_What you have to do_: Retype, word for word, each line between the lines holding "content_type: text/html" and "VOOR RESERVERINGEN T", inclusive, and leave the rest of the data alone.

_Recorded information_:
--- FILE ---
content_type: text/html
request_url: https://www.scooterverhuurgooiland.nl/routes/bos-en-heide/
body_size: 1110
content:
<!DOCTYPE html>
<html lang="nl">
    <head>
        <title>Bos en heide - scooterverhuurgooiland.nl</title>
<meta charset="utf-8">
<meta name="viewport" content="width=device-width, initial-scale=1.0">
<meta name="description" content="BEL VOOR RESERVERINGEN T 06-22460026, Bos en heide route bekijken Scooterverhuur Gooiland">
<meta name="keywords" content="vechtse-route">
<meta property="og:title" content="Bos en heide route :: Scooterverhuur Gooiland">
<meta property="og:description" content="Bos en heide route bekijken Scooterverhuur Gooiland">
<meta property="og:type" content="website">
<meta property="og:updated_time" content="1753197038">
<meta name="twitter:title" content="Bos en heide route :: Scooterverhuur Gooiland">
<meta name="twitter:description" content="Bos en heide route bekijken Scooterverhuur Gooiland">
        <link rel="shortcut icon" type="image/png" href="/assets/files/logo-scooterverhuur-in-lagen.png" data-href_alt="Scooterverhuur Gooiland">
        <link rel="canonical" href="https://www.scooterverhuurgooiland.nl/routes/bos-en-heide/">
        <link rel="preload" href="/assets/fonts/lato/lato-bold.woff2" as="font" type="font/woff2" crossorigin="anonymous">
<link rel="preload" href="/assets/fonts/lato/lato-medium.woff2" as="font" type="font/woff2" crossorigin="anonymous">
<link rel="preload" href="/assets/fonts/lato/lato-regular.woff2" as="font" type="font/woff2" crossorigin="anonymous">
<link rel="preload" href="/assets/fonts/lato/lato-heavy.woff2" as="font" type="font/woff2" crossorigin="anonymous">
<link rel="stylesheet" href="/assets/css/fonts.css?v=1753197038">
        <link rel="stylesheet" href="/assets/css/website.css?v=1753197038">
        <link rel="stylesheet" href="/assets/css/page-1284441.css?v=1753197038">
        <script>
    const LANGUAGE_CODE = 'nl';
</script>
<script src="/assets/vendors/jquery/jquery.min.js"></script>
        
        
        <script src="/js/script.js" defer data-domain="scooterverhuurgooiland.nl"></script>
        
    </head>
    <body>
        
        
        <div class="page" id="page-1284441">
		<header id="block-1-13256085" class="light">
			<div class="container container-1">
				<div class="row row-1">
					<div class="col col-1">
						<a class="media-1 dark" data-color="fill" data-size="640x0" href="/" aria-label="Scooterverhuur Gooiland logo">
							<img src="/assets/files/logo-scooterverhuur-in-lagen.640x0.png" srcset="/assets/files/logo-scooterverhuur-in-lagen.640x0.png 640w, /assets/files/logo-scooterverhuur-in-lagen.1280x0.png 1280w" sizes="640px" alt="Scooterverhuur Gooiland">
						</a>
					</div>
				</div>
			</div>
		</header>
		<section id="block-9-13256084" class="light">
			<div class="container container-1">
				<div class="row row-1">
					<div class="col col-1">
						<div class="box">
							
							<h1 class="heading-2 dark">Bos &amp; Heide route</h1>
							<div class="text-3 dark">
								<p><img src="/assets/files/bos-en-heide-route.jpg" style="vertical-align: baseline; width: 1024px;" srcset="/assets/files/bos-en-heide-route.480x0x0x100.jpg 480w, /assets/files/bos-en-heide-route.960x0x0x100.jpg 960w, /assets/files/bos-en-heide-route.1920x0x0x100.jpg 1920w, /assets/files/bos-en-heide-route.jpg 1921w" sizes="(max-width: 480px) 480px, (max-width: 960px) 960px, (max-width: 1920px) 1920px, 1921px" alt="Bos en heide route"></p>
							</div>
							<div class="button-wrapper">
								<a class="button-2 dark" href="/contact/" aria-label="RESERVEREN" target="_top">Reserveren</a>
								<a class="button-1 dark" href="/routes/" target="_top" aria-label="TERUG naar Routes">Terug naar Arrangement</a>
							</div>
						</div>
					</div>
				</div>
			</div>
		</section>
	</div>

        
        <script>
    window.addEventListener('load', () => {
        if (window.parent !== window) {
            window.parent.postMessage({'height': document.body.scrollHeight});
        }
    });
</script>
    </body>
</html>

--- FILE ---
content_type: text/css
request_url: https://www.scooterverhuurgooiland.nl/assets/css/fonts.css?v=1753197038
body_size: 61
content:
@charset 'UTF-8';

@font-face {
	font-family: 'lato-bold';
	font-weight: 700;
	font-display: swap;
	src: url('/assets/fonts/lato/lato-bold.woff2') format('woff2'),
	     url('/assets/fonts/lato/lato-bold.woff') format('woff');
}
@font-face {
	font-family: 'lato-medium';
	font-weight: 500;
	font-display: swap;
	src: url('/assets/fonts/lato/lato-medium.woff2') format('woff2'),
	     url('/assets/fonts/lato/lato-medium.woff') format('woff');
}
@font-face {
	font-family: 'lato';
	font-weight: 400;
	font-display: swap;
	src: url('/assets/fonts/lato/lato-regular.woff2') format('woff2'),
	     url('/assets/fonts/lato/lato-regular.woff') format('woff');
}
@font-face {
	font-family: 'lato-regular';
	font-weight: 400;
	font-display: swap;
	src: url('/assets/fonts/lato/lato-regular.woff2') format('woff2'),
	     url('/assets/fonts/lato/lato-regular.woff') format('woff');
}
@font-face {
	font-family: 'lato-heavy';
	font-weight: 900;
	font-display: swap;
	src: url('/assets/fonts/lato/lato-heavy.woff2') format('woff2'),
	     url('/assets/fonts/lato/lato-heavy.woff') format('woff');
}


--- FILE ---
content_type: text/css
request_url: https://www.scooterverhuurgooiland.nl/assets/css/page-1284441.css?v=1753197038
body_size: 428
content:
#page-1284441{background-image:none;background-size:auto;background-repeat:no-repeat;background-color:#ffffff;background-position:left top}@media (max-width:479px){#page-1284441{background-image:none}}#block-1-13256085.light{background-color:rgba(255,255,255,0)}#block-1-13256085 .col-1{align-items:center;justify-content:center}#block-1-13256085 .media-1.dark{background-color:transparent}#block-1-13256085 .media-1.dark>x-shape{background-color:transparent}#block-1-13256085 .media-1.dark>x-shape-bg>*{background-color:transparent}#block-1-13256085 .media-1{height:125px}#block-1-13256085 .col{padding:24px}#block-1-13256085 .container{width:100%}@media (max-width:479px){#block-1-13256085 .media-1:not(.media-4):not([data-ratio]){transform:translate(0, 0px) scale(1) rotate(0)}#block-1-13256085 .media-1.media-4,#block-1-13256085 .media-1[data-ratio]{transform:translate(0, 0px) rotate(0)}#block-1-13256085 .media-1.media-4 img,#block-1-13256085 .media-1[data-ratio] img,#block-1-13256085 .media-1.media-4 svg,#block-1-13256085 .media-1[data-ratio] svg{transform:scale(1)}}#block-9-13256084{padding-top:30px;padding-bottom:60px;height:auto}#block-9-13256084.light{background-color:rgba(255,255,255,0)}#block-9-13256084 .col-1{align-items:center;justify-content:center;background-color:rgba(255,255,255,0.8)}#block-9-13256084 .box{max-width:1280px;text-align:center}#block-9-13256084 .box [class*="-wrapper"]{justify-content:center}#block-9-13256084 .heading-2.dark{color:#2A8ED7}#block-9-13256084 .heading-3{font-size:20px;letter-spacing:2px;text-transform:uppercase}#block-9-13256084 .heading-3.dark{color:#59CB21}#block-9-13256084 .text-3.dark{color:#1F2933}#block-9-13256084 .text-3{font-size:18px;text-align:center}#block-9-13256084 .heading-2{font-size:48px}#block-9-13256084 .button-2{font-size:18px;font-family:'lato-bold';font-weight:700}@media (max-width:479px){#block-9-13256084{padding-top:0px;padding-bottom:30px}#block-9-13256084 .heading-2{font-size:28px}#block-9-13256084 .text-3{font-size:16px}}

_Answer to the problem_:
content_type: text/html
request_url: https://www.scooterverhuurgooiland.nl/routes/bos-en-heide/
body_size: 1110
content:
<!DOCTYPE html>
<html lang="nl">
    <head>
        <title>Bos en heide - scooterverhuurgooiland.nl</title>
<meta charset="utf-8">
<meta name="viewport" content="width=device-width, initial-scale=1.0">
<meta name="description" content="BEL VOOR RESERVERINGEN T 06-22460026, Bos en heide route bekijken Scooterverhuur Gooiland">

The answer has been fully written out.